Last week I wrote about television; this week I’ve been thinking about Hollywood. Not least because a screenwriter with a pretty good track record recently attached himself to my squirrel book1 and is hoping to adapt it into a big animated movie. But it often takes five years or more to go from script to screen, so I can’t help wondering–will Hollywood as we know it still be around by then?
Internet hero Cory Doctorow doesn’t think so. A few years ago he wrote an essay predicting the death of big-budget movies: “The specific, rarefied animal that is the gigantic film spectacle demands a technological reality that has ceased to exist: just enough technology to distribute the films everywhere, but not so much technology that the audience gets to overrule your distribution decisions.”
So far, perhaps surprisingly, he’s been dead wrong. Theater attendance is down 20% in the USA over the last decade, but actual box-office income is flat, thanks to higher ticket prices. Home-entertainment spending (DVDs, rentals, Netflix, etc) is overall down almost 30% in constant dollars since 2005, but that’s counteracted by the huge rise in ‘foreign’ box office over the same period. Hollywood seems to be fighting the Internet to a standstill.
But does anyone out there really think that can last?
Music and books show that the Internet inevitably grinds ceaselessly and relentlessly away at entertainment prices. It’s a death of a thousand cuts–or, more precisely, ten million BitTorrents and a free alternative around every corner. All the DRM in the world won’t save Hollywood in the long run. They can’t keep raising ticket prices forever, and they won’t keep finding new revenue sources faster than the Internet devours them.
In the long run this is probably true of TV too, but there are some significant differences between the two. First, movies are crazy-expensive. Reality TV is insanely cheap; I’ve been behind the camera a time or two myself, helping to craft 30-minute travel shows filmed (on location) for a mere $50,000 plus post-production. Even HBO’s big-budget spectacles like Game of Thrones cost a relatively frugal $5-6 million per episode. Movies routinely cost 20 times as much–plus marketing costs. For network TV, advertising is income; for Major Motion Pictures, it’s a cost that can easily run into the tens of millions.

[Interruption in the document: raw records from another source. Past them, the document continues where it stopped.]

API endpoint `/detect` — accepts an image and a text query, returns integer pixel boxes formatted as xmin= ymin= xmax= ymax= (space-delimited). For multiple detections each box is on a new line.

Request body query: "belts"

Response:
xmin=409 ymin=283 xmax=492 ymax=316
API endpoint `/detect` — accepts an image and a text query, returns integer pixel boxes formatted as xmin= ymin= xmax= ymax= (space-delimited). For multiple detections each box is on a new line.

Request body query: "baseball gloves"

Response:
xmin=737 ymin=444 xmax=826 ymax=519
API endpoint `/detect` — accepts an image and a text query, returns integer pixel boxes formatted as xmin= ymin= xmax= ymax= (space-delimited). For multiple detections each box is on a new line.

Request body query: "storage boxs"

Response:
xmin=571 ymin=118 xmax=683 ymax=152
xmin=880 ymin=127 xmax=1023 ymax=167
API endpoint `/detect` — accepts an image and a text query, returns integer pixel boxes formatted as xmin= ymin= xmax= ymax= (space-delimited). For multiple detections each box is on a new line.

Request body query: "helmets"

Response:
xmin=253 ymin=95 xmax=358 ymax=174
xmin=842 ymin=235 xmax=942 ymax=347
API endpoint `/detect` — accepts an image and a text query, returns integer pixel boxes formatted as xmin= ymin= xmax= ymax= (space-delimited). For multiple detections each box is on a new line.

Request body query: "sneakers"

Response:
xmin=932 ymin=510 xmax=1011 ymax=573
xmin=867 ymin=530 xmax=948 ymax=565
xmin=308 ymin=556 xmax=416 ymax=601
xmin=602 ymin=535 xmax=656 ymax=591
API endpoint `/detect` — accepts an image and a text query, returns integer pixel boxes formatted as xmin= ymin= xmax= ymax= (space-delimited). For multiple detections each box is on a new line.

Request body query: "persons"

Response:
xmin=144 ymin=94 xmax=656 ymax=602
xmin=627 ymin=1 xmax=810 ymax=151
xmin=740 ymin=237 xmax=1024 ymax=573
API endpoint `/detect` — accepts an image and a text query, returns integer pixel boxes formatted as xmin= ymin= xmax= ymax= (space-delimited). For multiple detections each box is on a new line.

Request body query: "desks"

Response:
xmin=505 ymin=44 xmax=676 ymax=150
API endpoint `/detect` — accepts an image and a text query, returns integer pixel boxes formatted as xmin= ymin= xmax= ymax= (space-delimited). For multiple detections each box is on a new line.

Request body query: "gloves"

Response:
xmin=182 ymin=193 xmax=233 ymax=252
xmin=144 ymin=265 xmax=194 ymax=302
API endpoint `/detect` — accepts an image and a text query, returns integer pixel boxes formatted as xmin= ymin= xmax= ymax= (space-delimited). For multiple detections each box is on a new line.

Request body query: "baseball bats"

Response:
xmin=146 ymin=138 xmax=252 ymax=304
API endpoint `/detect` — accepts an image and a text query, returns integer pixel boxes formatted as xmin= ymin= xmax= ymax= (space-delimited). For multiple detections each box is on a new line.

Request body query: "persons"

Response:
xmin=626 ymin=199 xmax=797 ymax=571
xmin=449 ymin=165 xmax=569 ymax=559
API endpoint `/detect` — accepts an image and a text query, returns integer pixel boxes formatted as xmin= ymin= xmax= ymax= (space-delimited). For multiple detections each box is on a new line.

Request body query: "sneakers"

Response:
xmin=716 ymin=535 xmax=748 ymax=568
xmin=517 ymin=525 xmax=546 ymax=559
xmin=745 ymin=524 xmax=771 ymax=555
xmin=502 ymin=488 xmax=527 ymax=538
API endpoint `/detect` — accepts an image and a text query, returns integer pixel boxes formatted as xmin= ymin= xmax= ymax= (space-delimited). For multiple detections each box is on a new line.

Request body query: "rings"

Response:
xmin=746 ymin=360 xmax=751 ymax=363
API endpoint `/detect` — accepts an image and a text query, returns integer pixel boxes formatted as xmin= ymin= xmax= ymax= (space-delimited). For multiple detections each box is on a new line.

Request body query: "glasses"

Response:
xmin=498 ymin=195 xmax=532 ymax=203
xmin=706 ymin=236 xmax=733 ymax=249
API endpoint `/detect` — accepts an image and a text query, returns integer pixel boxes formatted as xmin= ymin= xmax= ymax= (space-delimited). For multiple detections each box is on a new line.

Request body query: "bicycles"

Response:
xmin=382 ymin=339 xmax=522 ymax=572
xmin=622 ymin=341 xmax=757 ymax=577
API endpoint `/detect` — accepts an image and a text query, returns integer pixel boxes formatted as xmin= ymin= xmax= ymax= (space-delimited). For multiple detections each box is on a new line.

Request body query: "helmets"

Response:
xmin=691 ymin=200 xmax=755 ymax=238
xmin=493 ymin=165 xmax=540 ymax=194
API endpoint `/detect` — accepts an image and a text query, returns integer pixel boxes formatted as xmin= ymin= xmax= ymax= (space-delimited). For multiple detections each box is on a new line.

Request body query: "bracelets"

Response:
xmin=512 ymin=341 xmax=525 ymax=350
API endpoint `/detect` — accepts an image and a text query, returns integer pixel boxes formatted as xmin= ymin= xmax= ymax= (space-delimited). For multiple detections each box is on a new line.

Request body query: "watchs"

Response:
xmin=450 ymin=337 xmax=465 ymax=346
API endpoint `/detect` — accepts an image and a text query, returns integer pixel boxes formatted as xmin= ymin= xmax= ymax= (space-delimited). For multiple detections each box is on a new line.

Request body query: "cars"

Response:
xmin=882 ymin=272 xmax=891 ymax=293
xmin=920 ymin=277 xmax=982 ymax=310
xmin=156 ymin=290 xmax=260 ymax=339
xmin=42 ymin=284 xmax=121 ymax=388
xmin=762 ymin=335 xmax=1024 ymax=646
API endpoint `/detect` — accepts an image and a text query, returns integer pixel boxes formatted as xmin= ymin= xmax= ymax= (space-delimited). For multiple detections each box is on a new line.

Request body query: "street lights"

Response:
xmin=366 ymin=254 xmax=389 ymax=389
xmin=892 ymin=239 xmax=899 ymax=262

We’re culturally programmed to Go See Movies, which is a huge Hollywood advantage, but that won’t stick indefinitely. Rep and arthouse theaters are everywhere dying and struggling, respectively, and they’re canaries in the coal mine. As Hollywood hikes ticket prices, and fewer and fewer people attend theaters every year, eventually they’ll hit a point at which the cultural cachet and social buzz of going to see a movie seems less and less worthwhile to more and more people.
So it seems to me that the predatory price-gouging Internet is more dangerous to movies than television. Don’t get me wrong, I love the Internet, but I love movies too, and I’m worried about them. Hollywood will have to start driving costs down. That can be done to some extent–see digital cameras, digital distribution, and the entire career of Robert Rodriguez–but big-budget movies are fundamentally extremely difficult and expensive things whose creation requires an army of talented people. Yes, technology will change that…but not as fast as it eats away at Hollywood’s revenues.
So pity us poor underpaid novelists; Hollywood has been our lottery ticket for so long. At least animation is likely to get cheaper faster, meaning the odds of some day seeing my squirrel book on the big screen will actually probably increase with every passing year. A happy thought. But a much less happy one is that I can’t help wondering how many big screens will be left by then.
1No, really, I wrote a whole book about a squirrel. It won an award and everything.